[[ RECORD EXTRACTS open ]]
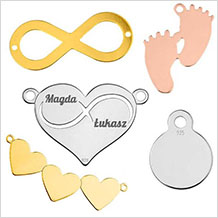 Engravable Charms
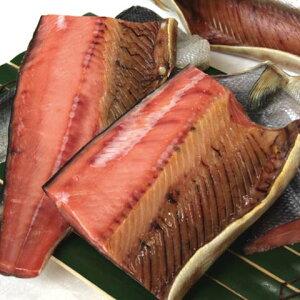 塩引き鮭一尾【四つ切りにして】生時4.5kg 塩引鮭 塩引き鮭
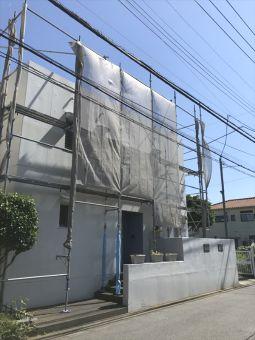 RC外壁 足場 (5)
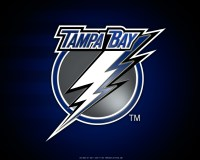 1000+ images about Tampa Bay Lightning on Pinterest ...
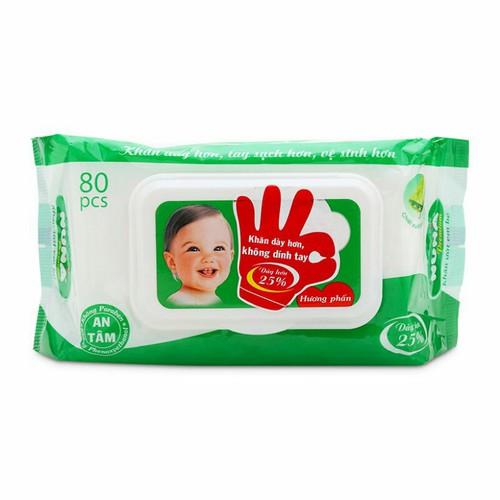 combo 10 khăn giấy ướt Nuna hương phấn loại dày 80 tờ
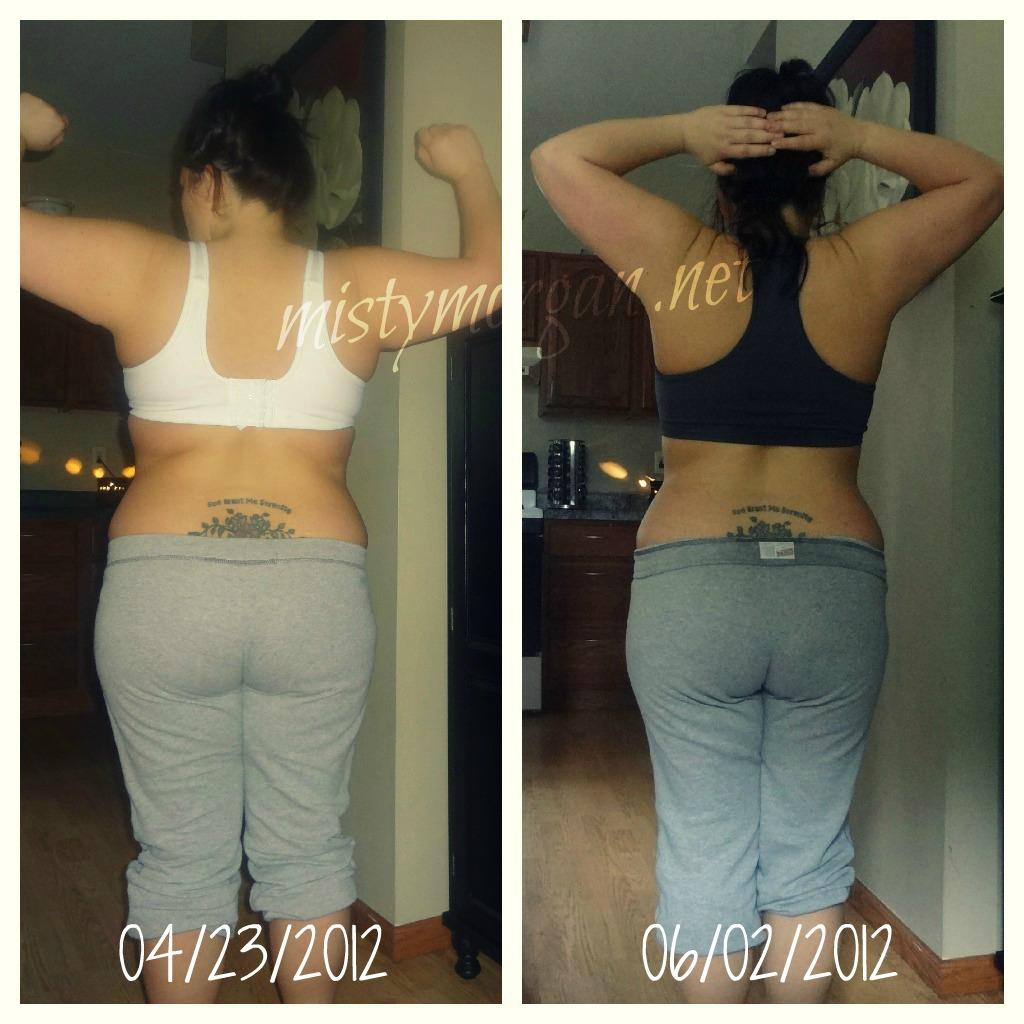 Фото мотивация для похудения девушки фото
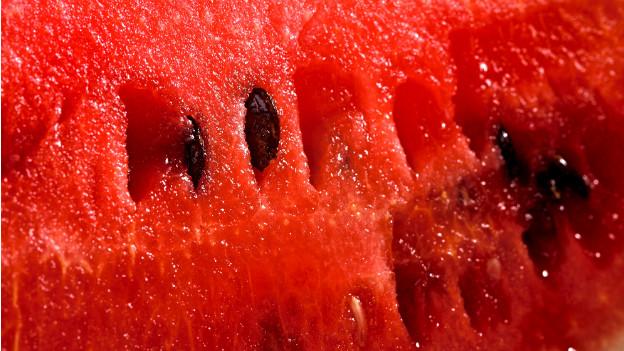 Rotes Fruchtfleisch einer Wassermelone mit Kernen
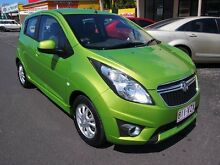 2013 Holden Barina Spark MJ MY13 CD Green 5 Speed Manual Hatchback Westcourt Cairns City Preview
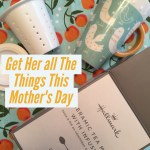 Get Mom All The Things This Mother's Day #LoveHallmarkCA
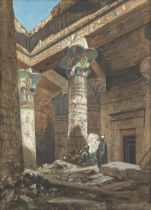 Louis Amable Crapelet (French, 1822-1867) Figures inside the Isis Temple at Philae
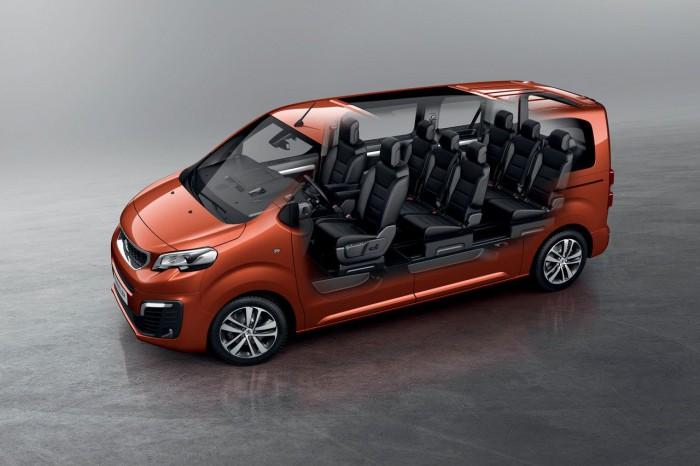 Peugeot Traveller 2016 interior 03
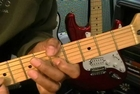 EEMusicLIVE How To Play Time Warp Brad Paisley On Fender Telecaster Lead Guitar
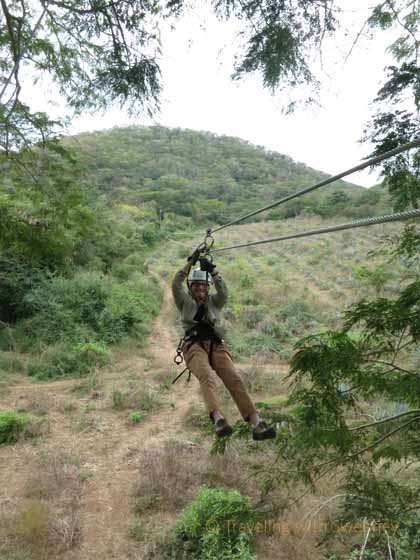"""Zip Lining at Huana Coa Canopy Adventure near Mazatlan"""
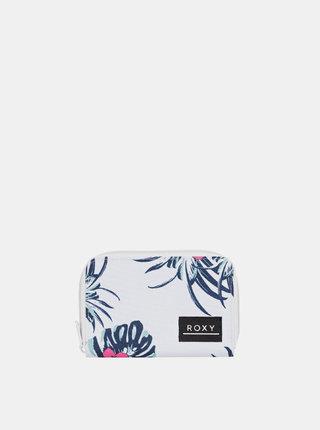 Bílá peněženka Roxy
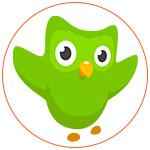Le logo de Duolingo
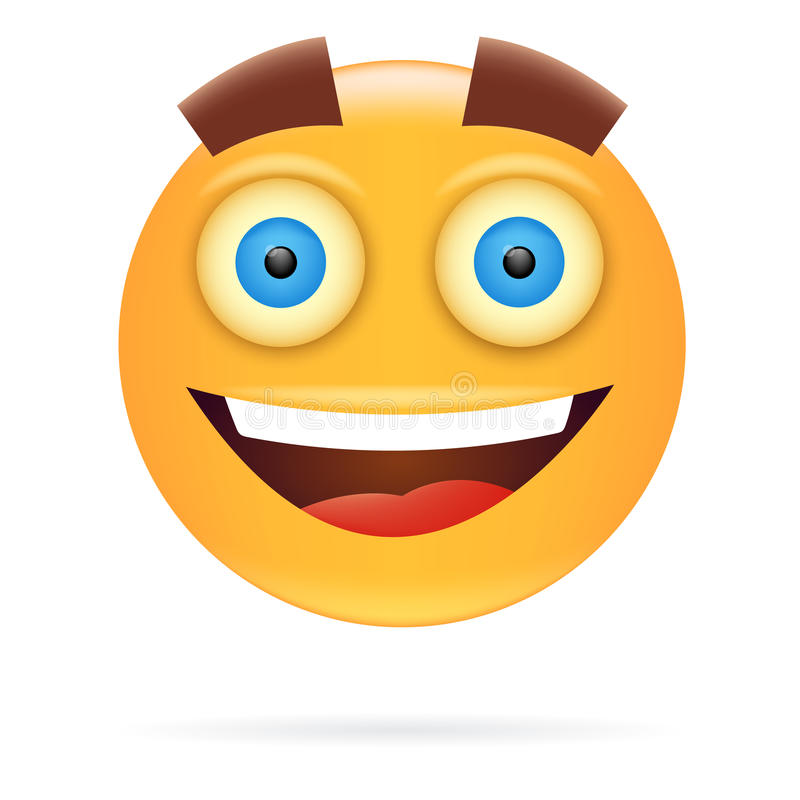 面带笑容 字符设计 象样式 愉快的面孔传染媒介illustra 皇族释放例证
[[ RECORD EXTRACTS closed ]]
**REQUIREMENT:** Transcribe every line in the entries above, taking out only the images.

**RESULT OF THIS TASK:**
 Engravable Charms
 塩引き鮭一尾【四つ切りにして】生時4.5kg 塩引鮭 塩引き鮭
 RC外壁 足場 (5)
 1000+ images about Tampa Bay Lightning on Pinterest ...
 combo 10 khăn giấy ướt Nuna hương phấn loại dày 80 tờ
 Фото мотивация для похудения девушки фото
 Rotes Fruchtfleisch einer Wassermelone mit Kernen
 2013 Holden Barina Spark MJ MY13 CD Green 5 Speed Manual Hatchback Westcourt Cairns City Preview
 Get Mom All The Things This Mother's Day #LoveHallmarkCA
 Louis Amable Crapelet (French, 1822-1867) Figures inside the Isis Temple at Philae
 Peugeot Traveller 2016 interior 03
 EEMusicLIVE How To Play Time Warp Brad Paisley On Fender Telecaster Lead Guitar
"""Zip Lining at Huana Coa Canopy Adventure near Mazatlan"""
 Bílá peněženka Roxy
Le logo de Duolingo
 面带笑容 字符设计 象样式 愉快的面孔传染媒介illustra 皇族释放例证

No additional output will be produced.